🤖 AI Summary
This work addresses the critical limitation of existing generative retrieval methods, which prioritize relevance while neglecting document authority—leading to the propagation of unreliable information in high-stakes domains such as healthcare and finance. To bridge this gap, we propose AuthGR, a novel authority-aware generative retrieval framework that, for the first time, integrates authority modeling into generative retrieval. AuthGR leverages vision-language models to fuse multimodal signals for authority scoring and employs a three-stage progressive training strategy alongside a hybrid ensemble inference mechanism.
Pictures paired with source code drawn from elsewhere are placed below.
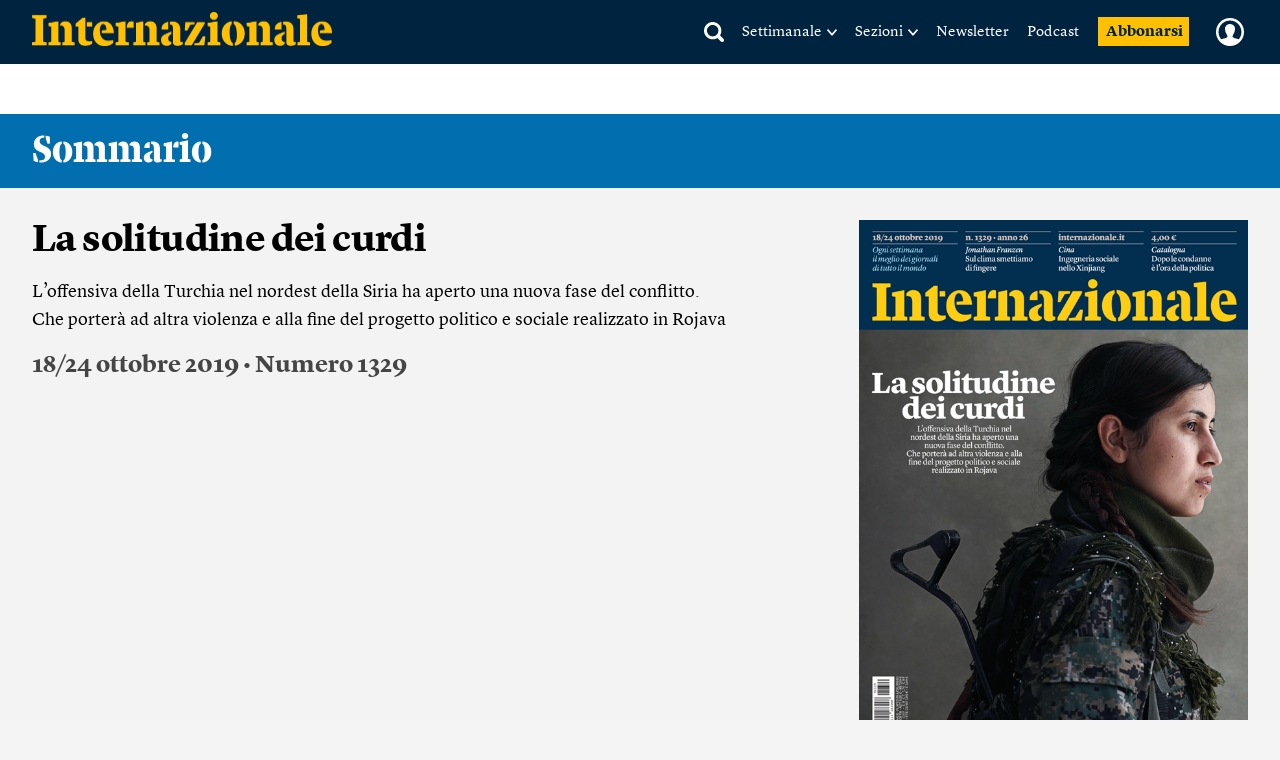

--- FILE ---
content_type: text/html; charset=utf-8
request_url: https://www.google.com/recaptcha/api2/aframe
body_size: 268
content:
<!DOCTYPE HTML><html><head><meta http-equiv="content-type" content="text/html; charset=UTF-8"></head><body><script nonce="5AV6kswbUz0IyPlNh2w3kA">/** Anti-fraud and anti-abuse applications only. See google.com/recaptcha */ try{var clients={'sodar':'https://pagead2.googlesyndication.com/pagead/sodar?'};window.addEventListener("message",function(a){try{if(a.source===window.parent){var b=JSON.parse(a.data);var c=clients[b['id']];if(c){var d=document.createElement('img');d.src=c+b['params']+'&rc='+(localStorage.getItem("rc::a")?sessionStorage.getItem("rc::b"):"");window.document.body.appendChild(d);sessionStorage.setItem("rc::e",parseInt(sessionStorage.getItem("rc::e")||0)+1);localStorage.setItem("rc::h",'1769454002182');}}}catch(b){}});window.parent.postMessage("_grecaptcha_ready", "*");}catch(b){}</script></body></html>

--- FILE ---
content_type: text/javascript;charset=utf-8
request_url: https://id.cxense.com/public/user/id?json=%7B%22identities%22%3A%5B%7B%22type%22%3A%22ckp%22%2C%22id%22%3A%22mkvj869j39z98m8g%22%7D%2C%7B%22type%22%3A%22lst%22%2C%22id%22%3A%225n0uilpa35zm2n55d6sjt63yq%22%7D%2C%7B%22type%22%3A%22cst%22%2C%22id%22%3A%225n0uilpa35zm2n55d6sjt63yq%22%7D%5D%7D&callback=cXJsonpCB1
body_size: 188
content:
/**/
cXJsonpCB1({"httpStatus":200,"response":{"userId":"cx:9axnu2y6ka5y2s5lvfljkxbjr:2m6urj78dib46","newUser":true}})

--- FILE ---
content_type: text/javascript;charset=utf-8
request_url: https://p1cluster.cxense.com/p1.js
body_size: 99
content:
cX.library.onP1('5n0uilpa35zm2n55d6sjt63yq');
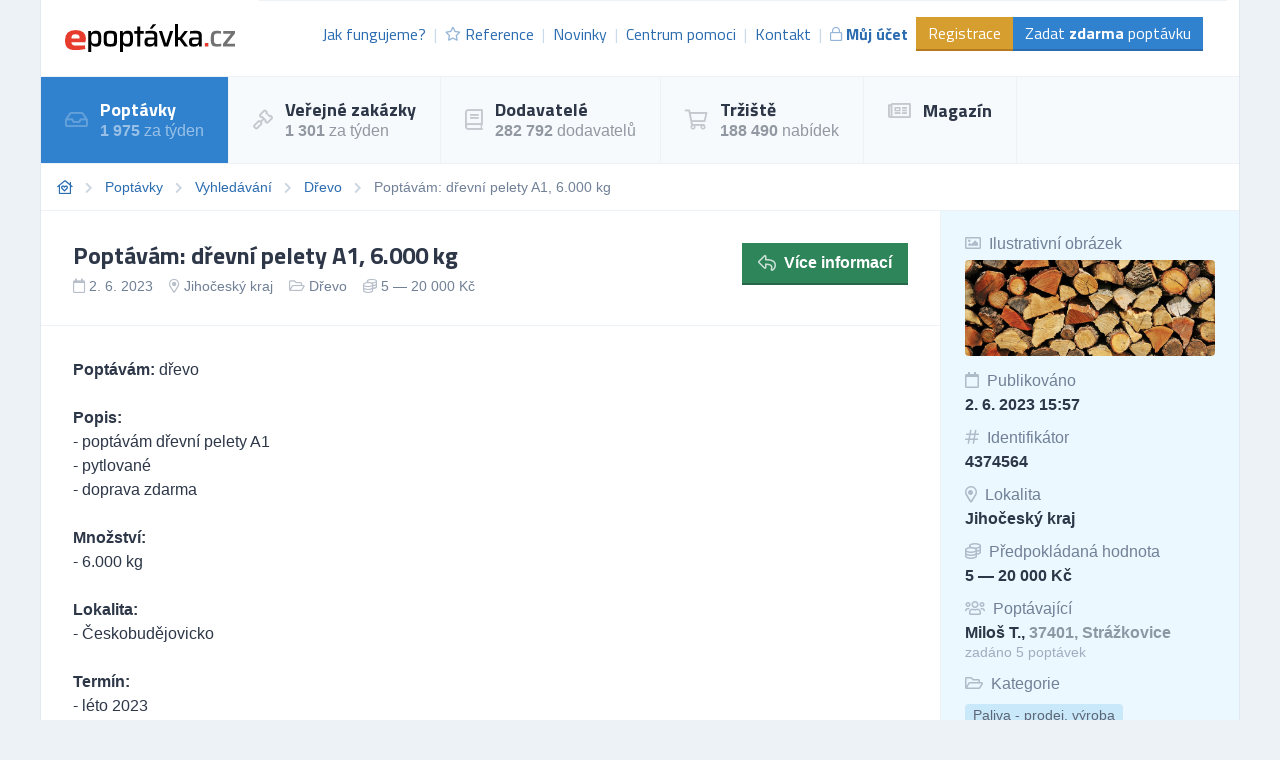

--- FILE ---
content_type: image/svg+xml
request_url: https://poptavky.epoptavka.cz/images/logo-white_cs.svg
body_size: 1085
content:
<svg xmlns="http://www.w3.org/2000/svg" viewBox="0 0 333.62 75.96">
  <style>
    .st2{fill:#fff}
  </style>
  <g id="Vrstva_1">
    <path class="st2" d="M46.33 17.32h5.62l.17 3.9h.4c1.78-3.61 5.5-4.36 9.12-4.36 7.8 0 10.43 3.32 10.43 15.02 0 11.69-2.52 15.13-10.2 15.13-4.18 0-7.34-.8-9.06-3.9h-.4v14.85h-6.08V17.32zm19.66 14.62c0-8.66-.75-9.69-6.82-9.69-3.27 0-5.04.86-5.9 2.75-.75 1.61-.86 3.96-.86 6.94 0 3.1.11 5.27.8 6.82.86 2.01 2.69 2.81 5.96 2.81 6.08 0 6.82-.98 6.82-9.63zM76.59 31.88c0-11.87.75-15.02 13.13-15.02s13.13 3.15 13.13 15.02c0 11.92-.75 15.13-13.13 15.13S76.59 43.8 76.59 31.88zm20.13 0c0-8.77 0-9.92-6.99-9.92s-6.99 1.15-6.99 9.92c0 8.83 0 10.03 6.99 10.03s6.99-1.2 6.99-10.03zM108.46 17.32h5.62l.17 3.9h.4c1.78-3.61 5.5-4.36 9.12-4.36 7.8 0 10.43 3.32 10.43 15.02 0 11.69-2.52 15.13-10.2 15.13-4.18 0-7.34-.8-9.06-3.9h-.4v14.85h-6.08V17.32zm19.67 14.62c0-8.66-.75-9.69-6.82-9.69-3.27 0-5.04.86-5.9 2.75-.75 1.61-.86 3.96-.86 6.94 0 3.1.11 5.27.8 6.82.86 2.01 2.69 2.81 5.96 2.81 6.07 0 6.82-.98 6.82-9.63zM142.23 22.42h-5.85v-5.1h5.85V8.83h6.08v8.48h6.82v5.1h-6.82v24.13h-6.08V22.42zM156.56 38.47c0-6.65 2.01-9.06 9.06-9.06 1.55 0 6.59.11 9.92.23v-1.38c0-5.96-1.2-6.31-8.37-6.31-2.52 0-6.94.29-8.71.52v-4.76c3.21-.57 7.05-.86 10.83-.86 10.89 0 12.33 3.27 12.33 11.58v18.12h-5.56l-.23-3.78h-.34c-1.89 3.78-6.36 4.24-9.8 4.24-6.04 0-9.13-2.06-9.13-8.54zm17.94 1.38c.69-1.26 1.03-2.92 1.03-5.22V33.6h-8.37c-3.84 0-4.64.57-4.64 4.3 0 3.55.86 4.18 5.9 4.18 2.87 0 5.05-.46 6.08-2.23zm-7.4-27.29l5.62-7.91h6.31v.29l-7.45 7.91h-4.47v-.29zM184.64 17.32h6.31l7.57 23.27h.52l7.45-23.27h6.25l-10.09 29.24h-7.91l-10.1-29.24zM216.23 3.96h6.08V29.3h3.1l9.34-11.98h6.71l-11.18 14.1 11.35 15.13h-6.99L225.4 34.4h-3.1v12.15h-6.08V3.96zM243.63 38.47c0-6.65 2.01-9.06 9.06-9.06 1.55 0 6.59.11 9.92.23v-1.38c0-5.96-1.2-6.31-8.37-6.31-2.52 0-6.94.29-8.71.52v-4.76c3.21-.57 7.05-.86 10.83-.86 10.89 0 12.33 3.27 12.33 11.58v18.12h-5.56l-.23-3.78h-.34c-1.89 3.78-6.36 4.24-9.8 4.24-6.04 0-9.13-2.06-9.13-8.54zm17.94 1.38c.69-1.26 1.03-2.92 1.03-5.22V33.6h-8.37c-3.84 0-4.64.57-4.64 4.3 0 3.55.86 4.18 5.91 4.18 2.86 0 5.04-.46 6.07-2.23zM274.64 39.96h6.88v6.59h-6.88v-6.59zM286.27 31.88c0-10.15 1.43-15.02 11.98-15.02 2.75 0 6.13.34 8.14.8v4.82c-1.78-.29-4.53-.52-6.59-.52-6.59 0-7.39 1.72-7.39 9.97 0 8.48.92 9.98 7.51 9.98 1.95 0 4.53-.17 6.71-.52v4.82c-2.01.46-5.39.8-8.2.8-11.3 0-12.16-4.81-12.16-15.13zM309.95 41.85l15.76-19.43h-15.08v-5.1h22.87v4.7l-15.7 19.43h15.82v5.1h-23.68v-4.7z"/>
    <g>
      <path class="st2" d="M15.87 43.57c1.46 1 3.56 1.49 6.29 1.49 5.78 0 10.94-.15 15.48-.44l2.61-.22.19 7.21c-7.15 1.36-13.62 2.04-19.4 2.04-7.03 0-12.12-1.46-15.29-4.37C2.59 46.37 1 41.64 1 35.09 1 22.03 7.87 15.5 21.61 15.5c13.55 0 20.33 5.49 20.33 16.45l-.93 6.77H13.59c.06 2.24.82 3.85 2.28 4.85zM29.63 31.3c0-2.91-.59-4.94-1.77-6.08-1.18-1.14-3.25-1.71-6.2-1.71s-5.04.59-6.25 1.78-1.85 3.19-1.91 6.01h16.13z"/>
    </g>
  </g>
</svg>


--- FILE ---
content_type: image/svg+xml
request_url: https://poptavky.epoptavka.cz/images/logo_cs.svg
body_size: 1221
content:
<svg id="ef616187-8a37-417d-a7c5-b0ac457e58a8" data-name="Vrstva 1" xmlns="http://www.w3.org/2000/svg"
     viewBox="0 0 332.62 54">
    <title>logo</title>
    <path
        d="M46.33,17.32h5.62l.17,3.9h.4c1.78-3.61,5.5-4.36,9.12-4.36,7.8,0,10.43,3.32,10.43,15.02s-2.52,15.13-10.2,15.13c-4.18,0-7.34-.8-9.06-3.9h-.4V57.96H46.33ZM65.99,31.94c0-8.66-.75-9.69-6.82-9.69-3.27,0-5.04.86-5.9,2.75-.75,1.61-.86,3.96-.86,6.94,0,3.1.11,5.27.8,6.82.86,2.01,2.69,2.81,5.96,2.81C65.25,41.57,65.99,40.59,65.99,31.94Zm10.6-.06c0-11.87.75-15.02,13.13-15.02s13.13,3.15,13.13,15.02c0,11.92-.75,15.13-13.13,15.13S76.59,43.8,76.59,31.88Zm20.13,0c0-8.77,0-9.92-6.99-9.92s-6.99,1.15-6.99,9.92c0,8.83,0,10.03,6.99,10.03S96.72,40.71,96.72,31.88Zm11.74-14.56h5.62l.17,3.9h.4c1.78-3.61,5.5-4.36,9.12-4.36,7.8,0,10.43,3.32,10.43,15.02S131.68,47.01,124,47.01c-4.18,0-7.34-.8-9.06-3.9h-.4V57.96h-6.08V17.32Zm19.67,14.62c0-8.66-.75-9.69-6.82-9.69-3.27,0-5.04.86-5.9,2.75-.75,1.61-.86,3.96-.86,6.94,0,3.1.11,5.27.8,6.82.86,2.01,2.69,2.81,5.96,2.81C127.38,41.57,128.13,40.59,128.13,31.94Zm14.1-9.52h-5.85v-5.1h5.85V8.83h6.08v8.48h6.82v5.1h-6.82V46.54h-6.08Zm14.33,16.05c0-6.65,2.01-9.06,9.06-9.06,1.55,0,6.59.11,9.92.23V28.26c0-5.96-1.2-6.31-8.37-6.31-2.52,0-6.94.29-8.71.52V17.71a64.178,64.178,0,0,1,10.83-.86c10.89,0,12.33,3.27,12.33,11.58V46.55h-5.56l-.23-3.78h-.34c-1.89,3.78-6.36,4.24-9.8,4.24C159.65,47.01,156.56,44.95,156.56,38.47Zm17.94,1.38a10.746,10.746,0,0,0,1.03-5.22V33.6h-8.37c-3.84,0-4.64.57-4.64,4.3,0,3.55.86,4.18,5.9,4.18C171.29,42.08,173.47,41.62,174.5,39.85Zm-7.4-27.29,5.62-7.91h6.31v.29l-7.45,7.91h-4.47v-.29Zm17.54,4.76h6.31l7.57,23.27h.52l7.45-23.27h6.25L202.65,46.56h-7.91ZM216.23,3.96h6.08V29.3h3.1l9.34-11.98h6.71l-11.18,14.1,11.35,15.13h-6.99L225.4,34.4h-3.1V46.55h-6.08V3.96Zm27.4,34.51c0-6.65,2.01-9.06,9.06-9.06,1.55,0,6.59.11,9.92.23V28.26c0-5.96-1.2-6.31-8.37-6.31-2.52,0-6.94.29-8.71.52V17.71a64.178,64.178,0,0,1,10.83-.86c10.89,0,12.33,3.27,12.33,11.58V46.55h-5.56l-.23-3.78h-.34c-1.89,3.78-6.36,4.24-9.8,4.24-6.04,0-9.13-2.06-9.13-8.54Zm17.94,1.38a10.746,10.746,0,0,0,1.03-5.22V33.6h-8.37c-3.84,0-4.64.57-4.64,4.3,0,3.55.86,4.18,5.91,4.18C258.36,42.08,260.54,41.62,261.57,39.85Z"
        transform="translate(-1 -3.96)"/>
    <path d="M274.64,39.96h6.88v6.59h-6.88Z" transform="translate(-1 -3.96)" fill="#e73b2e"/>
    <path
        d="M286.27,31.88c0-10.15,1.43-15.02,11.98-15.02a41.993,41.993,0,0,1,8.14.8v4.82a46.836,46.836,0,0,0-6.59-.52c-6.59,0-7.39,1.72-7.39,9.97,0,8.48.92,9.98,7.51,9.98a45.614,45.614,0,0,0,6.71-.52v4.82a42.156,42.156,0,0,1-8.2.8C287.13,47.01,286.27,42.2,286.27,31.88Zm23.68,9.97,15.76-19.43H310.63v-5.1H333.5v4.7L317.8,41.45h15.82v5.1H309.94v-4.7Z"
        transform="translate(-1 -3.96)" fill="#727272"/>
    <path
        d="M15.87,43.57a11.1,11.1,0,0,0,6.29,1.49q8.67,0,15.48-.44l2.61-.22.19,7.21a104.767,104.767,0,0,1-19.4,2.04q-10.545,0-15.29-4.37T1,35.09Q1,15.5,21.61,15.5q20.325,0,20.33,16.45l-.93,6.77H13.59A5.646,5.646,0,0,0,15.87,43.57ZM29.63,31.3q0-4.365-1.77-6.08t-6.2-1.71c-2.95,0-5.04.59-6.25,1.78s-1.85,3.19-1.91,6.01Z"
        transform="translate(-1 -3.96)" fill="#e73b2e"/>
</svg>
Experimental results demonstrate that a 3B-parameter AuthGR model matches the offline performance of a 14B baseline, while large-scale online A/B tests and human evaluations confirm its significant improvements in user engagement and result reliability.
📝 Abstract
Generative information retrieval (GenIR) formulates the retrieval process as a text-to-text generation task, leveraging the vast knowledge of large language models. However, existing works primarily optimize for relevance while often overlooking document trustworthiness. This is critical in high-stakes domains like healthcare and finance, where relying solely on semantic relevance risks retrieving unreliable information. To address this, we propose an Authority-aware Generative Retriever (AuthGR), the first framework that incorporates authority into GenIR. AuthGR consists of three key components: (i) Multimodal Authority Scoring, which employs a vision-language model to quantify authority from textual and visual cues; (ii) a Three-stage Training Pipeline to progressively instill authority awareness into the retriever; and (iii) a Hybrid Ensemble Pipeline for robust deployment. Offline evaluations demonstrate that AuthGR successfully enhances both authority and accuracy, with our 3B model matching a 14B baseline. Crucially, large-scale online A/B tests and human evaluations conducted on the commercial web search platform confirm significant improvements in real-world user engagement and reliability.